Once again, wrong answer. One moment my stepfather was a proud, grinning man, a man who had listened to his woman’s needs and desires, a man who had even had enough forethought to buy her not just any old gift, but an inspired gift to help her better herself. “What are you saying? Are you saying I’m fat?” my mother yelled. My stepfather looked confused and defeated. His careful and meticulous planning had backfired on him. It all had gone so horribly wrong, nothing like he had imagined. I made a mental note to myself – it’s not the thought that counts, but her thoughts that count.

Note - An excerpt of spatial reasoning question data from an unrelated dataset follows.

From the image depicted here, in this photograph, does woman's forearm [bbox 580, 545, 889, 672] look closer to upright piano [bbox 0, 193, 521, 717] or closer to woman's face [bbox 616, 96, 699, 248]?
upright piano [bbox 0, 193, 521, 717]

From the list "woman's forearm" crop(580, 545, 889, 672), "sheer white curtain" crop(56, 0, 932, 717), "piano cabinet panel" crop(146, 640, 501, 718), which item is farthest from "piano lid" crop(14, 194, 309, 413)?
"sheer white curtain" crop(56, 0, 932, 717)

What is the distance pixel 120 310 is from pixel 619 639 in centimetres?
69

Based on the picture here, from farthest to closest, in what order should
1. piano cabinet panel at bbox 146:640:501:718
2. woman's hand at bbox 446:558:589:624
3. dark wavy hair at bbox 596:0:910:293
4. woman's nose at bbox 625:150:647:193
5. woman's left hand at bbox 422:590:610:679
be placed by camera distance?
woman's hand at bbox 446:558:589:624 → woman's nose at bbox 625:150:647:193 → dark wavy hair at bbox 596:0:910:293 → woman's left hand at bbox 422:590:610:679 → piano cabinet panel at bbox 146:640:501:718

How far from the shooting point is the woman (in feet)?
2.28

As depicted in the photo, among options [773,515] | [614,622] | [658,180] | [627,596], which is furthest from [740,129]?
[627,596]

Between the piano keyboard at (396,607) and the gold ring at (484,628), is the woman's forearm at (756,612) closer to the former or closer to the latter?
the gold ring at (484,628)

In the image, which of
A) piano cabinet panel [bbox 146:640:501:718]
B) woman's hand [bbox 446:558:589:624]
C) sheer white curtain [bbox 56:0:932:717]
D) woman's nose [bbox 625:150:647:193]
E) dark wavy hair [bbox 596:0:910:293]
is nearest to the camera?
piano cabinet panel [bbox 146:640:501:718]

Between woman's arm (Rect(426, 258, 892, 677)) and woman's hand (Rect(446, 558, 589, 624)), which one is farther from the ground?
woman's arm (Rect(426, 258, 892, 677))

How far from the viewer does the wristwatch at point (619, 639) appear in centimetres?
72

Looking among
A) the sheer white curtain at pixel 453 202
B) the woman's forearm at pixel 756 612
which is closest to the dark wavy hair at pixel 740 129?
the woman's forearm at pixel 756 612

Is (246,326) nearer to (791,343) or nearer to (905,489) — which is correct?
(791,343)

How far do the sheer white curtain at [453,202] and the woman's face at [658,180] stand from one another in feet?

Buying clothes for a woman is a dangerous business anyway, and I would suggest steering clear of it at all cost. You may think that the blouse you are buying her is the one she said she really likes, but you’re probably buying one that fits her wrong or is made of the wrong material or, God forbid, is the wrong shade of red. If you are brave enough to go down that road and buy her clothing, make sure that you buy the smallest possible size, regardless of her build. Don’t even think about buying the medium. And whatever you do, hold on to that receipt.
This Valentine’s Day, I had to think fast. I ended up at Albertsons, where I bought my wife some flowers. Sure, it’s not the classiest thing to do, but I was in a tight jam. There wasn’t a florist in town who could deliver a dozen roses at that moment. Smarter men, or their secretaries, had beaten me to the punch.
So when it comes to giving gifts, I find that the preemptive strike usually works best. Sure, her heart might not be set on a bouquet of flowers from Albertsons, but it can avert a potentially dangerous situation. It can certainly divert her attention away from the slob you really are and, if you’re lucky, keep you in her good graces until the next required gift-giving occasion.
It’s a lot like doing your taxes. You can wait until the last minute to pay the piper, but you’re still going to have to do it eventually. Start early. If you wait until the last minute, you’re just going to end up waiting in line at Albertsons with me and the other boneheads.